Doris
Overview
Doris Load
node supports writing data to the Doris database.- Two modes are supported for sink to Doris: Single-sink for specify fixed database name and table name to sink. Multi-sink for custom database name and table name according to src format, which suitable for scenarios such as multi-table writing or whole database synchronization.
- This document describes how to set up a Doris Load node to sink to Doris.
Supported Version
Load Node | Doris version |
---|---|
Doris | 0.13+ |
Dependencies
In order to set up the Doris Load node, the dependency information needed to use a build automation tool such as Maven or SBT is provided below.
Maven dependency
<dependency>
<groupId>org.apache.inlong</groupId>
<artifactId>sort-connector-doris</artifactId>
<version>1.13.0-SNAPSHOT</version>
</dependency>
Prepare
Create MySql Extract table
- For Single-sink: Create a table
cdc.cdc_mysql_source
in the MySQL database. The command is as follows:
[root@fe001 ~]# mysql -u root -h localhost -P 3306 -p123456
mysql> use cdc;
Database changed
mysql> CREATE TABLE `cdc_mysql_source` (
`id` int(11) NOT NULL AUTO_INCREMENT,
`name` varchar(64) DEFAULT NULL,
`dr` tinyint(3) DEFAULT 0,
PRIMARY KEY (`id`)
);
Query OK, 0 rows affected (0.02 sec)
mysql> insert into cdc_mysql_source values(1, 'zhangsan', 0),(2, 'lisi', 0),(3, 'wangwu', 0);
Query OK, 3 rows affected (0.01 sec)
Records: 3 Duplicates: 0 Warnings: 0
mysql> select * from cdc_mysql_source;
+----+----------+----+
| id | name | dr |
+----+----------+----+
| 1 | zhangsan | 0 |
| 2 | lisi | 0 |
| 3 | wangwu | 0 |
+----+----------+----+
3 rows in set (0.07 sec)
- For Multi-sink: Create tables
user_db.user_id_name
、user_db.user_id_score
in the MySQL database. The command is as follows:
[root@fe001 ~]# mysql -u root -h localhost -P 3306 -p123456
mysql> use user_db;
Database changed
mysql> CREATE TABLE `user_id_name` (
`id` int(11) NOT NULL AUTO_INCREMENT,
`name` varchar(64) DEFAULT NULL
PRIMARY KEY (`id`)
);
Query OK, 0 rows affected (0.02 sec)
mysql> CREATE TABLE `user_id_score` (
`id` int(11) NOT NULL AUTO_INCREMENT,
`score` double default 0,
PRIMARY KEY (`id`)
);
Query OK, 0 rows affected (0.02 sec)
mysql> insert into user_id_name values(1001, 'lily'),(1002, 'tom'),(1003, 'alan');
Query OK, 3 rows affected (0.01 sec)
Records: 3 Duplicates: 0 Warnings: 0
mysql> insert into user_id_score values(1001, 99),(1002, 96),(1003, 98);
Query OK, 3 rows affected (0.01 sec)

• **Given entries**
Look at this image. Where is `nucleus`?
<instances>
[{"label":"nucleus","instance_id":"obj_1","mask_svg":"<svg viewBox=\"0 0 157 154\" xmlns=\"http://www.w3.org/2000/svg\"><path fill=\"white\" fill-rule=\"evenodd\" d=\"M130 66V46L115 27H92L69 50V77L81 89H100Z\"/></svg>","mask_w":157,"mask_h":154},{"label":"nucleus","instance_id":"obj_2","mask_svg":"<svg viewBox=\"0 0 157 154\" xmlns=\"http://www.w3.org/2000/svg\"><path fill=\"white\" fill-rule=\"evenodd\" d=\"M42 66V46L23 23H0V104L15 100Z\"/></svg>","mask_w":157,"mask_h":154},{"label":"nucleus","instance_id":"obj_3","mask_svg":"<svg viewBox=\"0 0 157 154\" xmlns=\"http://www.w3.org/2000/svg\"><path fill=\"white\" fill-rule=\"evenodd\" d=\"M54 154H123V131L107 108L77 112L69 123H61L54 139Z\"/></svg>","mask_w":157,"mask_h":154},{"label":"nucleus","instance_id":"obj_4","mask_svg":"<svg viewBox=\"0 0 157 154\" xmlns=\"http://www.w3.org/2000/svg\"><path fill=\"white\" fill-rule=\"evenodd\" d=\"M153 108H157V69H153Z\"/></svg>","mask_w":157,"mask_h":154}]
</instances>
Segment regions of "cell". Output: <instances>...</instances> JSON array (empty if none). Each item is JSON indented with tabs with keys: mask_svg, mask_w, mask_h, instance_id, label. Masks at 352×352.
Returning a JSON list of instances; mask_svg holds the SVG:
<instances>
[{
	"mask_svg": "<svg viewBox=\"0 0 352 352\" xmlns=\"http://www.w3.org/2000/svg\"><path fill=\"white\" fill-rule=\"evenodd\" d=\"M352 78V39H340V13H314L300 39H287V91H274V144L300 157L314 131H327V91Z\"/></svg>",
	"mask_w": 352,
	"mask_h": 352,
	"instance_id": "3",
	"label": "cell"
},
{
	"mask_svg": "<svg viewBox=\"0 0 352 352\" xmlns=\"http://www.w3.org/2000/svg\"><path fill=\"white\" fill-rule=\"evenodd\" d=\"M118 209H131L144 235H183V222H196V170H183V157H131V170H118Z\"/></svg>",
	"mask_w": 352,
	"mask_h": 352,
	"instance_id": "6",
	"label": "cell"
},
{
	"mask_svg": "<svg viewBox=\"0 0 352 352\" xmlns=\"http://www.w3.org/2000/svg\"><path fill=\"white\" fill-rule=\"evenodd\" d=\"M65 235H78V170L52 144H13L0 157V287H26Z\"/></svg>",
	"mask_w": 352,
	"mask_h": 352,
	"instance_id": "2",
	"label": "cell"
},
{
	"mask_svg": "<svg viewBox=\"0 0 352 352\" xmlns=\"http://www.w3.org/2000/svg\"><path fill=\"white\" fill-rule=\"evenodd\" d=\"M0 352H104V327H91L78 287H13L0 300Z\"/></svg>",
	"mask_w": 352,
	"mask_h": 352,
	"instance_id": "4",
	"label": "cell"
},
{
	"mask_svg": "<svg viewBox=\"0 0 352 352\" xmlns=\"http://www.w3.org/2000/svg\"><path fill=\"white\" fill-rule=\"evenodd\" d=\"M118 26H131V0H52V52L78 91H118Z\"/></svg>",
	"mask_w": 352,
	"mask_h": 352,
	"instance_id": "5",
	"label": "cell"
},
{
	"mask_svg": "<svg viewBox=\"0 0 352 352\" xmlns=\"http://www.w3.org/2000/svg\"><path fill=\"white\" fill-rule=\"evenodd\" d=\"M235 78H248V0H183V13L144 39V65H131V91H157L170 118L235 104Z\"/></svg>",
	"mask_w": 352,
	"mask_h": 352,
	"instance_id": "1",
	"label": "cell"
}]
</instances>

• **To-do list**
A) Repeat part of the Doris page word for word, from "mysql> insert into cdc_mysql_source" up to and including "set (0.07 sec)".
B) Using the Doris page, decide whether each statement agrees with it, and answer yes or no with the deciding words quoted. (i) The Doris Load node supports Doris version 0.13 and later. (ii) Single-sink sets the database name and table name according to the src format. (iii) The Maven dependency uses the artifactId sort-connector-doris.

• **Task answers**
A)
mysql> insert into cdc_mysql_source values(1, 'zhangsan', 0),(2, 'lisi', 0),(3, 'wangwu', 0);
Query OK, 3 rows affected (0.01 sec)
Records: 3 Duplicates: 0 Warnings: 0
mysql> select * from cdc_mysql_source;
+----+----------+----+
| id | name | dr |
+----+----------+----+
| 1 | zhangsan | 0 |
| 2 | lisi | 0 |
| 3 | wangwu | 0 |
+----+----------+----+
3 rows in set (0.07 sec)

B)
(i) Yes: "Doris | 0.13+ |"
(ii) No: "Single-sink for specify fixed database name and table name to sink."
(iii) Yes: "<artifactId>sort-connector-doris</artifactId>"